>>>>

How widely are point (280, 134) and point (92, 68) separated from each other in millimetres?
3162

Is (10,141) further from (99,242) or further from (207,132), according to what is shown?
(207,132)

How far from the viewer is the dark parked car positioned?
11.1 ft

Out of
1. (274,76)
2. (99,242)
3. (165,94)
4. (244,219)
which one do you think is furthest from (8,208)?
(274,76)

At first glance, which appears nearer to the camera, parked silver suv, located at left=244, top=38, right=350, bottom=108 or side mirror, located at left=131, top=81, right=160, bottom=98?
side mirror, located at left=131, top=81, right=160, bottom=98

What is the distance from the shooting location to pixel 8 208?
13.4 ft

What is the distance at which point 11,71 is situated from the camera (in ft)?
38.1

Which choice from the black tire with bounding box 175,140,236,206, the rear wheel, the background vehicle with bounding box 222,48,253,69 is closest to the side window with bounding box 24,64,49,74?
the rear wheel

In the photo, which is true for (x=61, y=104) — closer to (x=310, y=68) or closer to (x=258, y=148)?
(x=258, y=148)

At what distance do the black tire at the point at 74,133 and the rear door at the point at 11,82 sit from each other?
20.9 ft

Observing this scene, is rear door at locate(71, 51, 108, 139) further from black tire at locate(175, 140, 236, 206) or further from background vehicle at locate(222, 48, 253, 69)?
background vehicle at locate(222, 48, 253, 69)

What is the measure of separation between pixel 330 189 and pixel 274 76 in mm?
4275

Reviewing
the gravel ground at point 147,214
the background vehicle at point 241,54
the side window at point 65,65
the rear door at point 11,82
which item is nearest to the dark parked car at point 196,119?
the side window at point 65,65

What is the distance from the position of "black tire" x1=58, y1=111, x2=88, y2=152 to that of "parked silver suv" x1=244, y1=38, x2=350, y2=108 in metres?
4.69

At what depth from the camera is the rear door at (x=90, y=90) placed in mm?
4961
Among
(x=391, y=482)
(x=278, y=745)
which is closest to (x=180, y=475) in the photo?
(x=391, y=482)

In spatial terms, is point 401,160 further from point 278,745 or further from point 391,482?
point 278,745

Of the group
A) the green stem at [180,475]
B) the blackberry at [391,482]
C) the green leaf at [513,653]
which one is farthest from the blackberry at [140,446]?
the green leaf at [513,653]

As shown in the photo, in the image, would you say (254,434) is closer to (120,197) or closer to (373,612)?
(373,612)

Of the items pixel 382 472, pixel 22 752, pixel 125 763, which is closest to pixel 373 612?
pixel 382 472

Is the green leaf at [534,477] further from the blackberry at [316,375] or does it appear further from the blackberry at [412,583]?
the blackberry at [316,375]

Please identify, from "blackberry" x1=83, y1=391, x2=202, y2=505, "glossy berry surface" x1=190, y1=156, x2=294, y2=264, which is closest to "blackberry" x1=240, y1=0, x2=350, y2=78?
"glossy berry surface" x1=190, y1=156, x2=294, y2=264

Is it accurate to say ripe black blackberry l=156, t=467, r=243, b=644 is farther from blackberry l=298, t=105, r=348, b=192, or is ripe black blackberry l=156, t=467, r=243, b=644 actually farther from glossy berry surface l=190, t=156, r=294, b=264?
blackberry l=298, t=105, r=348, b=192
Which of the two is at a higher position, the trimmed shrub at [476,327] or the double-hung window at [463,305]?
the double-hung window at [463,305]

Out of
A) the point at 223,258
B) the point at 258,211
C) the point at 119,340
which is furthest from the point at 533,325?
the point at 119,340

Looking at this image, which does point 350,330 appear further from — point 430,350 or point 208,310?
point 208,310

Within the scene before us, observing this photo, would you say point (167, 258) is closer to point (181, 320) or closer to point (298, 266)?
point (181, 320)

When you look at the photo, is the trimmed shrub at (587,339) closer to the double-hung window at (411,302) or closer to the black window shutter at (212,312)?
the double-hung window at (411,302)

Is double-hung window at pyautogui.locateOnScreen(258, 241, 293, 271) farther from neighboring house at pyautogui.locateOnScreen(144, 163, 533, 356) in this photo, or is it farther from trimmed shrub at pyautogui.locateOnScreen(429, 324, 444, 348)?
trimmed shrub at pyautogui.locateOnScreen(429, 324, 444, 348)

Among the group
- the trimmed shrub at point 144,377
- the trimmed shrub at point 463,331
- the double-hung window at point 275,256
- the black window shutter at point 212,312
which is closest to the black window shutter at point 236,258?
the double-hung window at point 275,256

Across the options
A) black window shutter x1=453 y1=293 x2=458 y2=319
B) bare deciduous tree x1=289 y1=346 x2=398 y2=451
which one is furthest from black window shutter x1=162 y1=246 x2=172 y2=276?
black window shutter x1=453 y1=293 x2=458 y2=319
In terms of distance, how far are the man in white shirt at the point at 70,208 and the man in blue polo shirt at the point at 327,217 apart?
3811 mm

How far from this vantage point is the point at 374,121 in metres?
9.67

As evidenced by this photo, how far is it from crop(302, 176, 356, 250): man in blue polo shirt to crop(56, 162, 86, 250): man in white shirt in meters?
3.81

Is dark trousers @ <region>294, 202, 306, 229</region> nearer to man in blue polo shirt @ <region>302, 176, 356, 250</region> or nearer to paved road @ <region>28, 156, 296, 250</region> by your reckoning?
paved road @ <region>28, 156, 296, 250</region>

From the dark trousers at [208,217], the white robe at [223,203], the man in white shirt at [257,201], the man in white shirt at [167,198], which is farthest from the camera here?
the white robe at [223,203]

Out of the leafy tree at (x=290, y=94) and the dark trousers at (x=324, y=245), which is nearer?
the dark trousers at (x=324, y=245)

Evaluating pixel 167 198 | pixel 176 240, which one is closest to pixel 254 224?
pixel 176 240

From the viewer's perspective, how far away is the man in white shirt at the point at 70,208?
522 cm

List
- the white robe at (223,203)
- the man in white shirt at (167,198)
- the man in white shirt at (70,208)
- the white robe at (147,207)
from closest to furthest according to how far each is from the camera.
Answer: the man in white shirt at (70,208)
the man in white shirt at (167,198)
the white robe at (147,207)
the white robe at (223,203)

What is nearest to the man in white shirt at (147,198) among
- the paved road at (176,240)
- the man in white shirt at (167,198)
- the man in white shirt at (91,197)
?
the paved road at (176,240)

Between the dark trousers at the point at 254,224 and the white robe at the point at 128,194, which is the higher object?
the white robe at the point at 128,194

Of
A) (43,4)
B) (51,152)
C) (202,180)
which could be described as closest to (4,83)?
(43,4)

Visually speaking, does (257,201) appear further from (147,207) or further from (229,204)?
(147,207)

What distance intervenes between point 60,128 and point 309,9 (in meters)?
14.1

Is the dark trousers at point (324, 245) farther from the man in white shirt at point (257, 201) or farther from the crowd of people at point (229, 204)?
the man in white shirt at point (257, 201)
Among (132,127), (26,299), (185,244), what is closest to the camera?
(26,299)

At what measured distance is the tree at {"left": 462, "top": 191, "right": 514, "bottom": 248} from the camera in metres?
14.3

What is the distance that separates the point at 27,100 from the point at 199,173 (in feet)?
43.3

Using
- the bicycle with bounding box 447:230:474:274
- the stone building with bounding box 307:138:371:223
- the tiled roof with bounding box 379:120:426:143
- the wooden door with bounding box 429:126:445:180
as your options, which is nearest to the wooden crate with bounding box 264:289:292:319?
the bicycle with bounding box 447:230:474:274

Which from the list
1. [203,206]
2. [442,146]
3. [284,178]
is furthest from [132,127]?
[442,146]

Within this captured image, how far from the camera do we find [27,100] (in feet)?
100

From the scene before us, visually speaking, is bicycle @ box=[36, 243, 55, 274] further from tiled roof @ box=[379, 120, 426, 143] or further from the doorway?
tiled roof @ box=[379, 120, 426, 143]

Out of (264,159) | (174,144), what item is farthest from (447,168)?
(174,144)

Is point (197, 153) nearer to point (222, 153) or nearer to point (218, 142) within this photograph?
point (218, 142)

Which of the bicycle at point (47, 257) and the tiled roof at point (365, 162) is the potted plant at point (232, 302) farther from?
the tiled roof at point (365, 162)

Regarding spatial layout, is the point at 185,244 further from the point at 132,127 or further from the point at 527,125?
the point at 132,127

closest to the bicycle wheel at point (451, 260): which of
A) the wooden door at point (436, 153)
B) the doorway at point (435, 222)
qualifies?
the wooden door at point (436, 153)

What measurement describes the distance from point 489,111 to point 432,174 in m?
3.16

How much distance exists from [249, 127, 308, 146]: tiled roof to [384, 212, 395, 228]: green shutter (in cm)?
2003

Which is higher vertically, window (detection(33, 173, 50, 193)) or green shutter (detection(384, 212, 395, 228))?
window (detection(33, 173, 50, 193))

<<<<

Only the lines from the one containing "Regarding spatial layout, is" through the end of the material should be reproduced, exactly, with both ends included.

Complete output:
Regarding spatial layout, is the point at 185,244 further from the point at 132,127 or further from the point at 527,125?
the point at 132,127

closest to the bicycle wheel at point (451, 260): which of
A) the wooden door at point (436, 153)
B) the doorway at point (435, 222)
qualifies?
the wooden door at point (436, 153)

What measurement describes the distance from point 489,111 to point 432,174 in m?
3.16

How much distance exists from [249, 127, 308, 146]: tiled roof to [384, 212, 395, 228]: green shutter (in cm)?
2003

Which is higher vertically, window (detection(33, 173, 50, 193)) or green shutter (detection(384, 212, 395, 228))?
window (detection(33, 173, 50, 193))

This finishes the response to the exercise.